Highly controversial allegations made by South African opposition party the Economic Freedom Fighters (EFF), regarding extrajudicial behavior by South African National Parks (SANParks), raises a number of important questions about the country’s ongoing struggle against poaching.

SANParks stands accused of indiscriminately killing suspected poachers and dumping the bodies in unmarked graves. Something that the national body has vehemently denied. Exactly who is alleged to have said what is not entirely clear, as Mr. Cyril Chuene (a senior member within the Mpumpalanga provincial EFF structures), claims that the party had made no such comments.
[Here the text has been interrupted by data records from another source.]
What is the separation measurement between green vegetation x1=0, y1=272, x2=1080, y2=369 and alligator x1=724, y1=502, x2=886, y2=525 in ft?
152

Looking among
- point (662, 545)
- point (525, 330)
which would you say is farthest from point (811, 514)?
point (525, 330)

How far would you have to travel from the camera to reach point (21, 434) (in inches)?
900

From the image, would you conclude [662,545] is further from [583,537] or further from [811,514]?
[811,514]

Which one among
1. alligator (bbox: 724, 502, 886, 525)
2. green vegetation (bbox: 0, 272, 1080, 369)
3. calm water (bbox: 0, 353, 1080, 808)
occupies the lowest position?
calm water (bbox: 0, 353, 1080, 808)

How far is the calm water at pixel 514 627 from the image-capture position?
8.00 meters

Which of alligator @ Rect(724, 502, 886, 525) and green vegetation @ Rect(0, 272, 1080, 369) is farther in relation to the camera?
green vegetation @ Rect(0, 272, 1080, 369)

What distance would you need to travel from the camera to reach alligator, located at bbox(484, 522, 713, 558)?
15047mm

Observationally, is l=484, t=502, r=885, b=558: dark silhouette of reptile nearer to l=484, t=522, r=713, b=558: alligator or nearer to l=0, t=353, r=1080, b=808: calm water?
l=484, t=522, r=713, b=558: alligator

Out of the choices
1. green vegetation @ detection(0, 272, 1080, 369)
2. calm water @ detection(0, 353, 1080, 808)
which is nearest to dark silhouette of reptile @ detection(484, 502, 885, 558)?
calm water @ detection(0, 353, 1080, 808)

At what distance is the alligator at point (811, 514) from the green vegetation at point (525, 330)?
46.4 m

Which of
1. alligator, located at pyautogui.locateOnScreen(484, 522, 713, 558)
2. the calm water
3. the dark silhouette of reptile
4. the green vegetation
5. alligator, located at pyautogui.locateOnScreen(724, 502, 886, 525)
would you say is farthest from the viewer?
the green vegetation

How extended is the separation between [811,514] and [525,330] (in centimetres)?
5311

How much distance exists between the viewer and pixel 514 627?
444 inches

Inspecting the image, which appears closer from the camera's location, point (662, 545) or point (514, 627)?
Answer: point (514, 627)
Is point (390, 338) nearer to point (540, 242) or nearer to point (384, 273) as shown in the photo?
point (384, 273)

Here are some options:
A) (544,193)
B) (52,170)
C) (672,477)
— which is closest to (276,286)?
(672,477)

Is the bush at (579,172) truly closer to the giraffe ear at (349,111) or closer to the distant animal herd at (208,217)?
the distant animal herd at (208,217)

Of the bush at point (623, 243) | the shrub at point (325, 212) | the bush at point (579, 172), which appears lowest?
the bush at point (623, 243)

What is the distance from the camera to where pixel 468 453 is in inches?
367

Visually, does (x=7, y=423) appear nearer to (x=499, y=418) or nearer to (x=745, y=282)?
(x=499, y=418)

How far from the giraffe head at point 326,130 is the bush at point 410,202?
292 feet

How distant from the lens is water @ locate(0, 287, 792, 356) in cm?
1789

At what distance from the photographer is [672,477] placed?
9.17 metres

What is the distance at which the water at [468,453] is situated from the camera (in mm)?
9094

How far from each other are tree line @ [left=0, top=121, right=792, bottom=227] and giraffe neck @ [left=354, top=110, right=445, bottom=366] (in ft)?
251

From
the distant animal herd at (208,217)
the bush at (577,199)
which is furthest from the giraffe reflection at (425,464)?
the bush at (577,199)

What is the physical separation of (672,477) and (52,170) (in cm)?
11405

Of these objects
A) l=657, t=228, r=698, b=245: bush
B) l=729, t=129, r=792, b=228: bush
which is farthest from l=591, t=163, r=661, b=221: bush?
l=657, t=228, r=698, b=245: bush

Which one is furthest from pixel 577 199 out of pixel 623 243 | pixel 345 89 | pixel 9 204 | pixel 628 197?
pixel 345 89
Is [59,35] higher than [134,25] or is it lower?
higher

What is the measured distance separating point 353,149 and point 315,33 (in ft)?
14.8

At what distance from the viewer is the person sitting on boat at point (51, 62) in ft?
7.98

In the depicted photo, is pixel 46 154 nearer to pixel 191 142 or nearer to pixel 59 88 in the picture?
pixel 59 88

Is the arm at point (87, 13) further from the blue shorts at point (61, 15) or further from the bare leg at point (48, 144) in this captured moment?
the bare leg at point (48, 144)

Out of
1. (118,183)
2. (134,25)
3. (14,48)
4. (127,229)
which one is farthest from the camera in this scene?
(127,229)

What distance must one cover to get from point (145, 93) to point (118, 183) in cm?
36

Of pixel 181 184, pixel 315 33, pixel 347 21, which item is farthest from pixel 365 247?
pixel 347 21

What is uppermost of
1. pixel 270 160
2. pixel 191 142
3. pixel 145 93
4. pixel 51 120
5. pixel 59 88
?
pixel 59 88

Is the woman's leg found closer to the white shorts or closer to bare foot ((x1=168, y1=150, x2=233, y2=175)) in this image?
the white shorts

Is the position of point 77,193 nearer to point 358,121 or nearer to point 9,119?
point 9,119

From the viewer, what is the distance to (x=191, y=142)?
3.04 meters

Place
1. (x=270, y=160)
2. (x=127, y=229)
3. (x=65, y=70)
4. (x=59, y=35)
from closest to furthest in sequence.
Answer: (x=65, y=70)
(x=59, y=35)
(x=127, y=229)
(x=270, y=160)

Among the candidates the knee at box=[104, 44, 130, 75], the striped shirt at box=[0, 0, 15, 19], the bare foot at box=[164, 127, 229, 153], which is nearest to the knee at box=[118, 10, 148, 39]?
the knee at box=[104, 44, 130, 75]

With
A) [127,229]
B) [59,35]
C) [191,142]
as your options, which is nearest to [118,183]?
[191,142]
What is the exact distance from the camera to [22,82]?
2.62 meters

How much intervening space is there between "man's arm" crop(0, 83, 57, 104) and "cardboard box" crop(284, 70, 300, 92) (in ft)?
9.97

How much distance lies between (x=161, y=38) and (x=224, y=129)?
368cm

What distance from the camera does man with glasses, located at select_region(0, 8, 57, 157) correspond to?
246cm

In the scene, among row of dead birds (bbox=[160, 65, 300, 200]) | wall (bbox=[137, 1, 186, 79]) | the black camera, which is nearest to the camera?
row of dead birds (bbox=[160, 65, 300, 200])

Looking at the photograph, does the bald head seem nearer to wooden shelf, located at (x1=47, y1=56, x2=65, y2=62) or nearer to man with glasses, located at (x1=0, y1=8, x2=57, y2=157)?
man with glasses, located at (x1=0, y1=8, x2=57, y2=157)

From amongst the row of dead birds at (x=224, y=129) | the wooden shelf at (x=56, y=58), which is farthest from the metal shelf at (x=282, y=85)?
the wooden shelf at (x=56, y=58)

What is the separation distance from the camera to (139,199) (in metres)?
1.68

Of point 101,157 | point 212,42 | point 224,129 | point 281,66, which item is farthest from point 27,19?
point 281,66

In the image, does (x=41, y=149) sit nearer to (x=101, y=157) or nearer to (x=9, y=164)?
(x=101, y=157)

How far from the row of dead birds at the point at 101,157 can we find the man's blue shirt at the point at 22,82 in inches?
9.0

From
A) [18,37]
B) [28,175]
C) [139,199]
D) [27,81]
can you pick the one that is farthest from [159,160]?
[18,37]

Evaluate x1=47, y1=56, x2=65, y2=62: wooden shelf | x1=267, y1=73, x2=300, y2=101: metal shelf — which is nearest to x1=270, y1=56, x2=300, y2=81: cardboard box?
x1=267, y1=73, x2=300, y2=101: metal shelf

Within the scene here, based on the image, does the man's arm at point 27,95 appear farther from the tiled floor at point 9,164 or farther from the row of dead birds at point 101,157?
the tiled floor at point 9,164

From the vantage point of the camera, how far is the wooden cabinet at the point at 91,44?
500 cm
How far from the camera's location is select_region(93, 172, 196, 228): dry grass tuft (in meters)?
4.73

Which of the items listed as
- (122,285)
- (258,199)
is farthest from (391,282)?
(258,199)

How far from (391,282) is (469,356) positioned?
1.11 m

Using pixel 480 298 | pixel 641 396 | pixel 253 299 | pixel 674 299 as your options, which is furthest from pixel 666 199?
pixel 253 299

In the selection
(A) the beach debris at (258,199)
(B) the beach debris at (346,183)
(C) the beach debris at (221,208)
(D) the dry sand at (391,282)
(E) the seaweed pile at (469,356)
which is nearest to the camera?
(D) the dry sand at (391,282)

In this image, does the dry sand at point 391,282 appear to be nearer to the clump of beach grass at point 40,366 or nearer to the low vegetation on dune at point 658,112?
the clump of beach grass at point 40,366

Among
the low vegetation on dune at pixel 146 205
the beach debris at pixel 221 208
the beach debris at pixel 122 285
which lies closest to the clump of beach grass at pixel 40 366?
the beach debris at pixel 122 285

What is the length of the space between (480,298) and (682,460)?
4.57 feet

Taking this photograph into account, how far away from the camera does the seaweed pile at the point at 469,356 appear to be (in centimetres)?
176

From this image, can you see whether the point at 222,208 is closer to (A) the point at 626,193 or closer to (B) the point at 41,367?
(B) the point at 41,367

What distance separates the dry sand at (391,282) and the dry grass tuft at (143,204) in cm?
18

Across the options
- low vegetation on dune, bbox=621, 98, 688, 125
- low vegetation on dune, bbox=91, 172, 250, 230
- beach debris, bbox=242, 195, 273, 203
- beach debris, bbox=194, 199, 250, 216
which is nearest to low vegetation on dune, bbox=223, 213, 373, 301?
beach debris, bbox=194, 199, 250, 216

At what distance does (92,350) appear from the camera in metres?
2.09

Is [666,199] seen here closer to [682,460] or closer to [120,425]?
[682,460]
Whilst de facto and de jure ‘shoot to kill’ policies have been adopted as a means of combating poaching in a number of other Sub-Saharan African (SSA) countries, this is not the case in South Africa. At its core, this decision is based on principles enshrined in the Constitution of the Republic of South Africa. Namely, that everyone has the right to life; and, that everyone has the right to freedom and security of the person. As such, according to law, anti-poaching rangers have no more powers than a private citizen. They may only use as much force as is reasonable (and proportionate) when seeking to detain a suspected poacher or defend themselves.

Now, whether or not it is right to take a life in the act of saving another (wild)life is debatable. Not least because any attempts at applying such a diktat fail to account for incidents of mistaken identity, the loss of potential intelligence gathering opportunities, as well as the difficulty in evidencing causality over longer and longer periods of time. Moreover, our notion of ‘right’ versus ‘wrong’ is not only highly subjective, but is nothing more than a social construct. The wildlife at the heart of this issue certainly have no use for or understanding of morals.

Perhaps, then, it may be more appropriate to consider the question in terms of fairness? This can be understood in a number of ways: an equitable outcome, impartiality, reasonable in the circumstances and so on. Therefore, based on an objective assessment of risk versus reward and knowledge of the status quo on the part of all role players, is it fair that lives are forfeit when 'rules' are broken? That was, after all, the Code of the West.

Whichever side of the fence (or sticky patch of grey area), that ones falls - the only certainty in this debate is that we find ourselves in a chaotic situation. One characterized by greed, corruption, money and violence. One that has no simple answers.